While eDNA is being increasingly used by scientists to determine the presence or absence of species in water bodies, recent research by Monmouth, Rockefeller University and the New Jersey Department of Environmental Protection found that the amounts of DNA floating in the water could also be used to estimate the biomass of fish in the area.

Adolf, project co-lead and Associate Professor of Biology Keith Dunton, and Monmouth University scientists will analyze samples collected during quarterly cruises within the wind energy area. The eDNA research is part of a larger fisheries monitoring effort funded by Ørsted that will also include the use of trawls, gillnets and acoustic telemetry (monitoring of tagged fish) by Rutgers University and Delaware State University scientists. The data will offer insights as to what impacts can be expected as offshore wind projects progress in the Mid-Atlantic.

“Currently, eDNA research needs to be done in conjunction with traditional fisheries sampling until we better understand the relationship between the data gathered by these methods,” Dunton said. “In the long run, however, eDNA may become a more common tool that decreases our dependency on capture and extractive methods and allows us to sample fish more broadly than is currently possible through traditional trawl surveys.”

Developed by Ørsted and PSEG, the 1,100 MW Ocean Wind 1 will be located 15 miles off the coast of southern New Jersey. At 1,100 MW, Ocean Wind 1 will provide clean energy to 500,000 homes in New Jersey, deliver thousands of jobs, and advance supply chain initiatives while helping the state meet its clean energy goals.
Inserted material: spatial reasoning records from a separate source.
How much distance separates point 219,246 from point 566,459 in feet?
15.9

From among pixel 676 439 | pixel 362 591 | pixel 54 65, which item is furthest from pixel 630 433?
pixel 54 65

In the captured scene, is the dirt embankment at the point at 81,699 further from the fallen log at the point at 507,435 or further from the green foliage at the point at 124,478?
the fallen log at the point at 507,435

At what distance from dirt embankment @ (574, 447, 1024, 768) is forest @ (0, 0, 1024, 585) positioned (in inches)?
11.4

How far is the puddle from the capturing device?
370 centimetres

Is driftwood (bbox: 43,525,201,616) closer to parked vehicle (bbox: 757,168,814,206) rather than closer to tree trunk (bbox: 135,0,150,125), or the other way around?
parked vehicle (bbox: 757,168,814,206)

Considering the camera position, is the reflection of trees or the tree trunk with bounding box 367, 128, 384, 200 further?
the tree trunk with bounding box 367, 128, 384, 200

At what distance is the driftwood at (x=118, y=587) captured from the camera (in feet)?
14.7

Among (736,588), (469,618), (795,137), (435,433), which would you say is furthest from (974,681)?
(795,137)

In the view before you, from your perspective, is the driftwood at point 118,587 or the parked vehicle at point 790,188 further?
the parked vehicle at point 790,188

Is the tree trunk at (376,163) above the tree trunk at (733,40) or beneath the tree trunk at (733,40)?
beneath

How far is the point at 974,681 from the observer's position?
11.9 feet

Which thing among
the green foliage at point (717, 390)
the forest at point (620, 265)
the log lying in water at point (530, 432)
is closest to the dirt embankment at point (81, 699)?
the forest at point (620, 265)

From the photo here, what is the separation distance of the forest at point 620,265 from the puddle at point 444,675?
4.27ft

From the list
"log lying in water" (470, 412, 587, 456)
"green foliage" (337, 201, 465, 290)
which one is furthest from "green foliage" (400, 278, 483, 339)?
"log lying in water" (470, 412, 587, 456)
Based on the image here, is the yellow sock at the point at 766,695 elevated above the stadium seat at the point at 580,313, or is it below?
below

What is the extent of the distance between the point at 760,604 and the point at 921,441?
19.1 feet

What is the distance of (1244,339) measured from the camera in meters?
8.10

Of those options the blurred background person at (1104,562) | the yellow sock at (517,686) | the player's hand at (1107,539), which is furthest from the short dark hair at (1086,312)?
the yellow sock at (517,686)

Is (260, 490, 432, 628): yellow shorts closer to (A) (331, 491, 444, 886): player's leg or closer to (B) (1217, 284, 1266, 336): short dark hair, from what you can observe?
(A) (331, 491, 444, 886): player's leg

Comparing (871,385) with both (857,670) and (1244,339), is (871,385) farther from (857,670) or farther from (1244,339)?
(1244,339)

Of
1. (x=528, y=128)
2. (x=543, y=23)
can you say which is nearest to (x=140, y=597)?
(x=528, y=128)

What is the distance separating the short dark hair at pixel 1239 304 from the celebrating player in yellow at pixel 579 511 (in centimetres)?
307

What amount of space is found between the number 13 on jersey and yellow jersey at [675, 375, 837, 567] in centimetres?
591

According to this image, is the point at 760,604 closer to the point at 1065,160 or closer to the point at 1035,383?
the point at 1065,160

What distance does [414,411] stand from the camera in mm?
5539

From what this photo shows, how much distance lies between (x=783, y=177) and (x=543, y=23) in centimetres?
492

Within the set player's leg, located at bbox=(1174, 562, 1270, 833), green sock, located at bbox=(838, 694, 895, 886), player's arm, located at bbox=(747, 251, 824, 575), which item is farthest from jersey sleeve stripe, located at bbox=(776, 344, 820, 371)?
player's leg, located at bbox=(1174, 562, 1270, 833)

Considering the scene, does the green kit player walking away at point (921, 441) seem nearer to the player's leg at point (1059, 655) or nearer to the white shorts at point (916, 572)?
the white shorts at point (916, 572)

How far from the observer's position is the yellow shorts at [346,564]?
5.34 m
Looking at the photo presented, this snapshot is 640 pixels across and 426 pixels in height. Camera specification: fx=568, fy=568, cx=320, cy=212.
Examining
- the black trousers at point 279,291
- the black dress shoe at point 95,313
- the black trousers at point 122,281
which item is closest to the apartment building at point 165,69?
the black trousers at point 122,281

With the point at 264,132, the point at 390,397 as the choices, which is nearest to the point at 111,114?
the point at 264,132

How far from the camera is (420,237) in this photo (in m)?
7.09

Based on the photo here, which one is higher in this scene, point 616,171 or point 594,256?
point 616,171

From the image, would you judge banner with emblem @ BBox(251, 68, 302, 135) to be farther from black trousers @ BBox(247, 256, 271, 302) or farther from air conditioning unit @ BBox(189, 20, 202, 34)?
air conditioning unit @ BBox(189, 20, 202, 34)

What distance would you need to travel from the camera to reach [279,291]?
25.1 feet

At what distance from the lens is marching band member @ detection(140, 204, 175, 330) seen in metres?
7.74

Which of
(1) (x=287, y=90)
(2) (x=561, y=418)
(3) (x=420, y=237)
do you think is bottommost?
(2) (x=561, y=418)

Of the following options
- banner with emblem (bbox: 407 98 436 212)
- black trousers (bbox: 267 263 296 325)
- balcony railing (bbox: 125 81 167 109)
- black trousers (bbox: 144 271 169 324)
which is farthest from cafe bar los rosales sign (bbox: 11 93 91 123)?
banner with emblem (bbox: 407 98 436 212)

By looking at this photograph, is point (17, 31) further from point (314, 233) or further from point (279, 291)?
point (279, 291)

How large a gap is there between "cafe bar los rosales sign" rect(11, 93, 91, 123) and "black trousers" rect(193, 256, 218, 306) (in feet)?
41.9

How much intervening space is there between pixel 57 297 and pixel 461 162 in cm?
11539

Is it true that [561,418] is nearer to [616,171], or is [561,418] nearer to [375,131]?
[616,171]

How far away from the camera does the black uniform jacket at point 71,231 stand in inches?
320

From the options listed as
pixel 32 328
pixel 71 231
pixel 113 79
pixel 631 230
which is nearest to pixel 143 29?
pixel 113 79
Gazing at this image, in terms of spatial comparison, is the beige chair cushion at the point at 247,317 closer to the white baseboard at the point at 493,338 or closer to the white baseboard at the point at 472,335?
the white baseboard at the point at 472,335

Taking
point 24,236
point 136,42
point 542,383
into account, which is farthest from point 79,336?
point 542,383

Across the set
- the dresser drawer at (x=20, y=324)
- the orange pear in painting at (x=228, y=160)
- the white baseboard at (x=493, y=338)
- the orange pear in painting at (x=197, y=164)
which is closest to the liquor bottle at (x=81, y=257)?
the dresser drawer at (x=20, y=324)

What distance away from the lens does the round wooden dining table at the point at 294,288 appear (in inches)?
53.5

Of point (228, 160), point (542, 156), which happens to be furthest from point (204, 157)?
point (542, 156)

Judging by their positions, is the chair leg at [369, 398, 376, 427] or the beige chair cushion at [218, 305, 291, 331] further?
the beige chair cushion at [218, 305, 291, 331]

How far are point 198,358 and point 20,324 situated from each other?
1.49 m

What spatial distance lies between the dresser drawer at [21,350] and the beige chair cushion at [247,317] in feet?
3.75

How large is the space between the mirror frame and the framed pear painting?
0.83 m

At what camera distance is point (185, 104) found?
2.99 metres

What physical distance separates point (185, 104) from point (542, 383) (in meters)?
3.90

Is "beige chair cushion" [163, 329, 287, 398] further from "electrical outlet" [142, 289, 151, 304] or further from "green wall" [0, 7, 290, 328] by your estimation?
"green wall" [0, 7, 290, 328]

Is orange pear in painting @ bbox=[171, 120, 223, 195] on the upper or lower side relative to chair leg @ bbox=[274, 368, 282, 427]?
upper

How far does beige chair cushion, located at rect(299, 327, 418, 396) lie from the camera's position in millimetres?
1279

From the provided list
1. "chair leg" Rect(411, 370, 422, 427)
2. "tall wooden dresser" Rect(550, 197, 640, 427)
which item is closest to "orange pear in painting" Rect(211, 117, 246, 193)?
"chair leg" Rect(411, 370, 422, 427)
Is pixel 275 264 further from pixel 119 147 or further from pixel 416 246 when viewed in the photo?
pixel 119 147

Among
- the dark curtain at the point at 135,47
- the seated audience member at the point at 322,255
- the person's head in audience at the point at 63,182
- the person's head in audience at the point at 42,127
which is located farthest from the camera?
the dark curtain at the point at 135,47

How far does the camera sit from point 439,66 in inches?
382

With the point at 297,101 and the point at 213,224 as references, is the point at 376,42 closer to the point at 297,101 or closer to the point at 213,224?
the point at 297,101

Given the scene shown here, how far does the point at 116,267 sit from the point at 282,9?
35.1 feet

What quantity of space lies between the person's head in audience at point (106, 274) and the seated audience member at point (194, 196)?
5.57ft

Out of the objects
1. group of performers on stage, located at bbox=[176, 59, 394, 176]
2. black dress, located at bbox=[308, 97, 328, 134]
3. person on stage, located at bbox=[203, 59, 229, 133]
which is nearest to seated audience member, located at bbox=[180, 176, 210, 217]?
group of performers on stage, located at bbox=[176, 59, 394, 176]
“We are thrilled to conduct this environmental monitoring with such a highly qualified research team and their fishing industry partners,” Ørsted Offshore North America Senior Environment and Permitting Specialist Gregory DeCelles said in a press release announcing the research. “This important study will collect a wealth of valuable data on important commercial and recreational species and can serve as a model for accomplishing fisheries monitoring at offshore wind sites on a regional scale.”

The eDNA research team also includes Saint Anselm College Assistant Professor Shannon O’Leary, who will conduct laboratory work to process and analyze the genetic materials captured in the samples. The monitoring work began in December and will continue until two years after construction is complete (currently anticipated to be 2026).